There where many changes in the market yesterday that affected a ton of people that you won't hear about or even realized how it affected the masses... even you.
Here's how it affected me and hundreds of thousands of people with LIBOR based loans...
After the failure of the Bill, London's LIBOR rate went up by a full 1%. So how does that affect America?

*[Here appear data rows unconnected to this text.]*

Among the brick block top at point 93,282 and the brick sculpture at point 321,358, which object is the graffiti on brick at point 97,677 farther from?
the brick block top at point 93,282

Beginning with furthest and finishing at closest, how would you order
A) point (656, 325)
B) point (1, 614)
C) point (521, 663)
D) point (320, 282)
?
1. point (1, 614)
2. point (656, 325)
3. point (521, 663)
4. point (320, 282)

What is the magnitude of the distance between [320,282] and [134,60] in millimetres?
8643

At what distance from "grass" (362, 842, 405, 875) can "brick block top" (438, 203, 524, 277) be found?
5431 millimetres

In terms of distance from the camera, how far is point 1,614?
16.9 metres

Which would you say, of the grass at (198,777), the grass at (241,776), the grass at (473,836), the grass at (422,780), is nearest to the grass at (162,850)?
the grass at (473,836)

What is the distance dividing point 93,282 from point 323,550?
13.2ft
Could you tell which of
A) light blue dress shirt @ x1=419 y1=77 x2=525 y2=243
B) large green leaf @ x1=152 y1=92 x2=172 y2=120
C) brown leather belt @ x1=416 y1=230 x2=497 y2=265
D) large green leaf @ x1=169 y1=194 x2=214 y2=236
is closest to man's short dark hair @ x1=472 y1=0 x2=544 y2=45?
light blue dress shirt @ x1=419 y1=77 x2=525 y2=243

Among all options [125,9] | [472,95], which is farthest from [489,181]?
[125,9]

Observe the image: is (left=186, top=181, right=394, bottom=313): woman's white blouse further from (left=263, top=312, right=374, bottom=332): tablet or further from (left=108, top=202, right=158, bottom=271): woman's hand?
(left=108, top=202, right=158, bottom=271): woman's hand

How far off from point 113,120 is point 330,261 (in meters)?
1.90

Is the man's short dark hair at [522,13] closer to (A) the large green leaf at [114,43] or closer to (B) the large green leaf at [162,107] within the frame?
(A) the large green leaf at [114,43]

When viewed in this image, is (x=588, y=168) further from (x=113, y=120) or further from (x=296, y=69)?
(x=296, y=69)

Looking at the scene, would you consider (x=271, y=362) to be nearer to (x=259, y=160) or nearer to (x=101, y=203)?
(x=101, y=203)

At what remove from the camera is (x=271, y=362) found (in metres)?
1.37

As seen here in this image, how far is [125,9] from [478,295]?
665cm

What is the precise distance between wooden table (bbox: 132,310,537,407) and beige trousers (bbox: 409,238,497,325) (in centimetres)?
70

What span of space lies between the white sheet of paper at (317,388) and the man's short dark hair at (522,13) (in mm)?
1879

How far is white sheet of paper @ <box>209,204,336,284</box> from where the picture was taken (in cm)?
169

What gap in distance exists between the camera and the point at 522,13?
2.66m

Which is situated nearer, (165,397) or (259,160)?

Many (most) of the ARM loans in this country are tied to the LIBOR rate. And when these ARM loans reset next month and each month thereafter, they add a "Margin" amount to the existing LIBOR rate. Which means that if you have a loan tied to the LIBOR rate, next month or on the next increase, you will see an increase in your payment. Here is an example:
"A" credit homeowner
$200,000 loan balance
5% current interest rate (ARM)
1,073.64 monthly payment
With the Bailout signed
3% margin to the LIBOR 3%
New payment @ 6%: 1,199.10
With the Bailout failure
3% margin to the LIBOR 4%
New payment @ 7%: 1,330.60
The failure yesterday instead of later in the week will send their payment from $1,073 to $1,330 per month. Or if you are on a regular adjusted LIBOR Loan, your payment will be $130.00 higher starting next month.
Subprime credit homeowner
$200,000 loan balance
5% current interest rate (ARM)
1,073.64 monthly payment
With the Bailout signed
5% margin to the LIBOR 3%
New payment @ 8%: 1,467.53
With the Bailout failure
5% margin to the LIBOR 4%
New payment @ 9%: 1,609.25
The failure yesterday instead of later in the week will send their payment from $1,073 to $1,609 per month.
The increase in interest rates across the board will reduce the amount of home a person can buy, thus putting presure on sellers and buyers.
Restriction in the credit markets will continue to get worse.Thus making our part more important to the parties.